Task prompt: Filter the listing below, copying every line in which the word "contour" appears.

Data to examine:
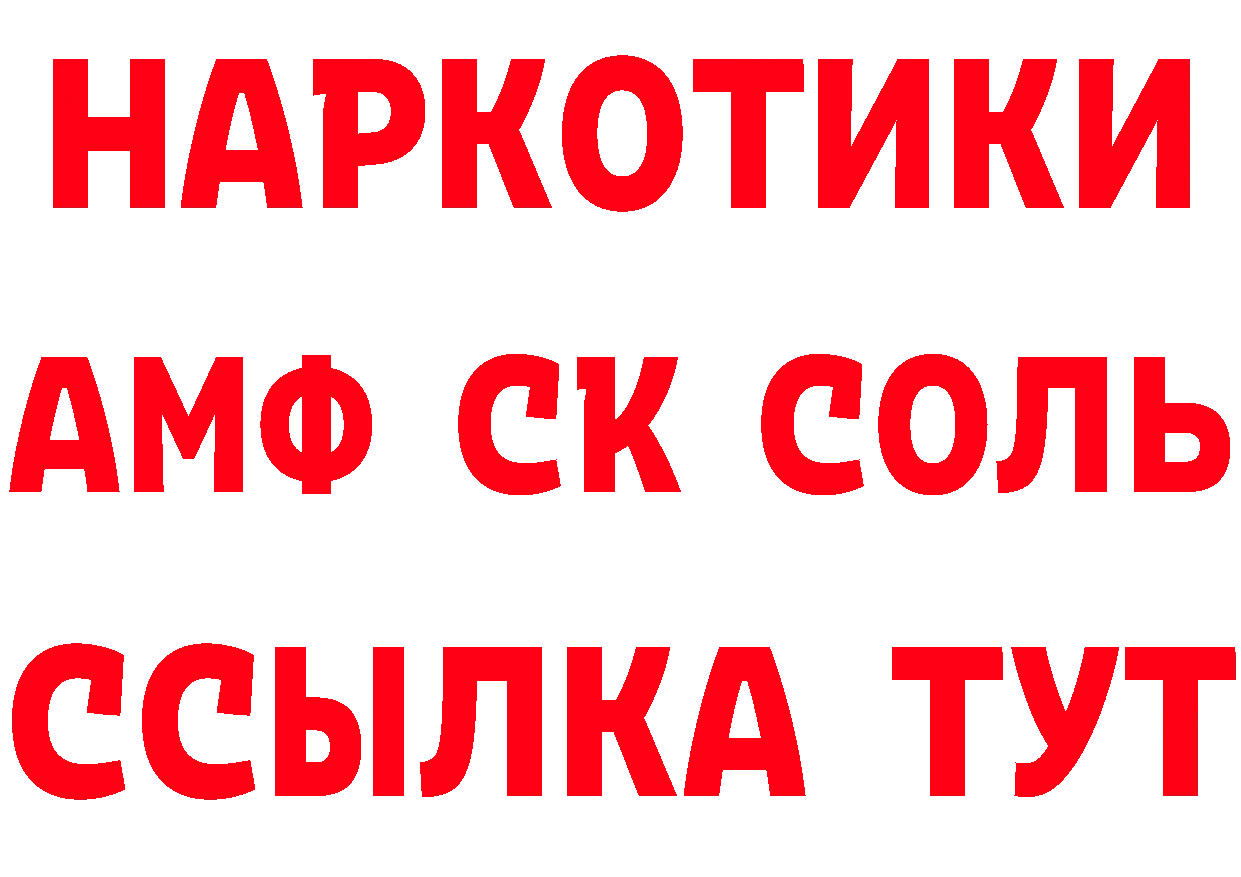 НАРКОТИКИ

АМФ СК СОЛЬ

ССЫЛКА ТУТ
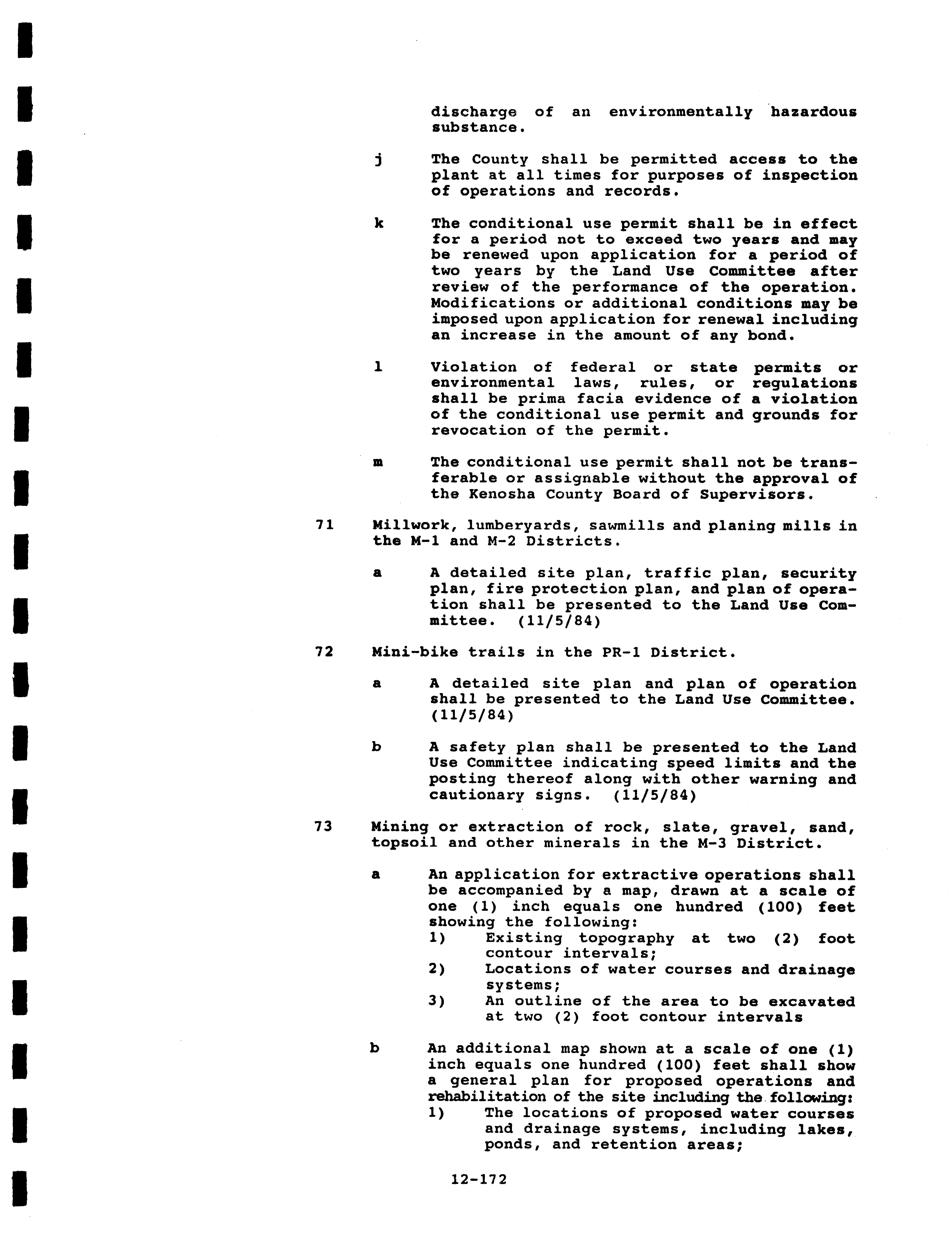 discharge of an environmentally hazardous substance.

j The County shall be permitted access to the plant at all times for purposes of inspection of operations and records.

k The conditional use permit shall be in effect for a period not to exceed two years and may be renewed upon application for a period of two years by the Land Use Committee after review of the performance of the operation. Modifications or additional conditions may be imposed upon application for renewal including an increase in the amount of any bond.

l Violation of federal or state permits or environmental laws, rules, or regulations shall be prima facia evidence of a violation of the conditional use permit and grounds for revocation of the permit.

m The conditional use permit shall not be transferable or assignable without the approval of the Kenosha County Board of Supervisors.

71 Millwork, lumberyards, sawmills and planing mills in the M-1 and M-2 Districts.

a A detailed site plan, traffic plan, security plan, fire protection plan, and plan of operation shall be presented to the Land Use Committee. (11/5/84)

72 Mini-bike trails in the PR-1 District.

a A detailed site plan and plan of operation shall be presented to the Land Use Committee. (11/5/84)

b A safety plan shall be presented to the Land Use Committee indicating speed limits and the posting thereof along with other warning and cautionary signs. (11/5/84)

73 Mining or extraction of rock, slate, gravel, sand, topsoil and other minerals in the M-3 District.

a An application for extractive operations shall be accompanied by a map, drawn at a scale of one (1) inch equals one hundred (100) feet showing the following:
1) Existing topography at two (2) foot contour intervals;
2) Locations of water courses and drainage systems;
3) An outline of the area to be excavated at two (2) foot contour intervals

b An additional map shown at a scale of one (1) inch equals one hundred (100) feet shall show a general plan for proposed operations and rehabilitation of the site including the following:
1) The locations of proposed water courses and drainage systems, including lakes, ponds, and retention areas;

12-172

The answer:
1) Existing topography at two (2) foot contour intervals;
3) An outline of the area to be excavated at two (2) foot contour intervals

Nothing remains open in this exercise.